Can we match the predicate name to the name of the subtarget function? Unless you think that would be more confusing than not.

lib/Target/NVPTX/NVPTXSubtarget.h
104

^ This is my only remaining nontrivial concern about the patch. Otherwise, looks great to me.

tra updated this revision to Diff 84345.Jan 13 2017, 11:55 AM
tra marked an inline comment as done.

Renamed tablegen predicate hasFP16Math -> useFP16Math to avoid confusion with NVPTXSubtarget::hasFP16Math().

tra added inline comments.Jan 13 2017, 11:56 AM
lib/Target/NVPTX/NVPTXSubtarget.h
104

I'd rather keep both functions here so one can tell 'hardware has this feature' from 'we can use this feature'.

You do have a point about the predicate name in .td file.
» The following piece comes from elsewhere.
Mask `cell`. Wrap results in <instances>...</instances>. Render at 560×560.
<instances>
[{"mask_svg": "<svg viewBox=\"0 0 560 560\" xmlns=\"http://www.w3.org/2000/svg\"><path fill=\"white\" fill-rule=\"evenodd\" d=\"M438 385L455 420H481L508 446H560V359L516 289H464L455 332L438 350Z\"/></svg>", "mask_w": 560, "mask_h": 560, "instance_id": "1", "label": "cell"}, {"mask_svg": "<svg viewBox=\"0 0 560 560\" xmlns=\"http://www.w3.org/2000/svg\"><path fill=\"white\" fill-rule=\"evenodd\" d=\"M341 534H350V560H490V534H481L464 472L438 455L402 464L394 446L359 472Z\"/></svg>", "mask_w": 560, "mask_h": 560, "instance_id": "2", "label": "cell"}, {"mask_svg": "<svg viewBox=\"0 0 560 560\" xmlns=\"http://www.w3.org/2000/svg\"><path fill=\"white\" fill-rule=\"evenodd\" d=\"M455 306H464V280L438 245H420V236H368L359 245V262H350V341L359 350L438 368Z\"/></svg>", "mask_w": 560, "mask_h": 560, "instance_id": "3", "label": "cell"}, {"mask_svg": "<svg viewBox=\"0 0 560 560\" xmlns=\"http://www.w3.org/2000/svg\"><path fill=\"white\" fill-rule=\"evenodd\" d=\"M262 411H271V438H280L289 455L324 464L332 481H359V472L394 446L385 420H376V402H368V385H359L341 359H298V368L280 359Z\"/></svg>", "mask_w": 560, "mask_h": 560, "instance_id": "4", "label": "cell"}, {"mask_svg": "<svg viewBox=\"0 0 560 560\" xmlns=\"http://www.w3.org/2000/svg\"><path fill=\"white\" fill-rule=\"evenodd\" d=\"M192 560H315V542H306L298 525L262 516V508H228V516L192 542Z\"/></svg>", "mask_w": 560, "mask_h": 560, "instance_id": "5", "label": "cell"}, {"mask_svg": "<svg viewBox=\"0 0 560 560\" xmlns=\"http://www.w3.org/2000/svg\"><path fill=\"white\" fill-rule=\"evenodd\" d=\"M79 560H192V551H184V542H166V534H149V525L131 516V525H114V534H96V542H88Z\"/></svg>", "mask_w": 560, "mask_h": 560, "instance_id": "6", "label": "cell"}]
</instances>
I've renamed it to useFP16Math to avoid confusion with this function.

test/CodeGen/NVPTX/f16-instructions.ll
765

Done in D28619/r291936

jlebar accepted this revision.Jan 13 2017, 11:59 AM
jlebar edited edge metadata.
This revision is now accepted and ready to land.Jan 13 2017, 11:59 AM
This revision was automatically updated to reflect the committed changes.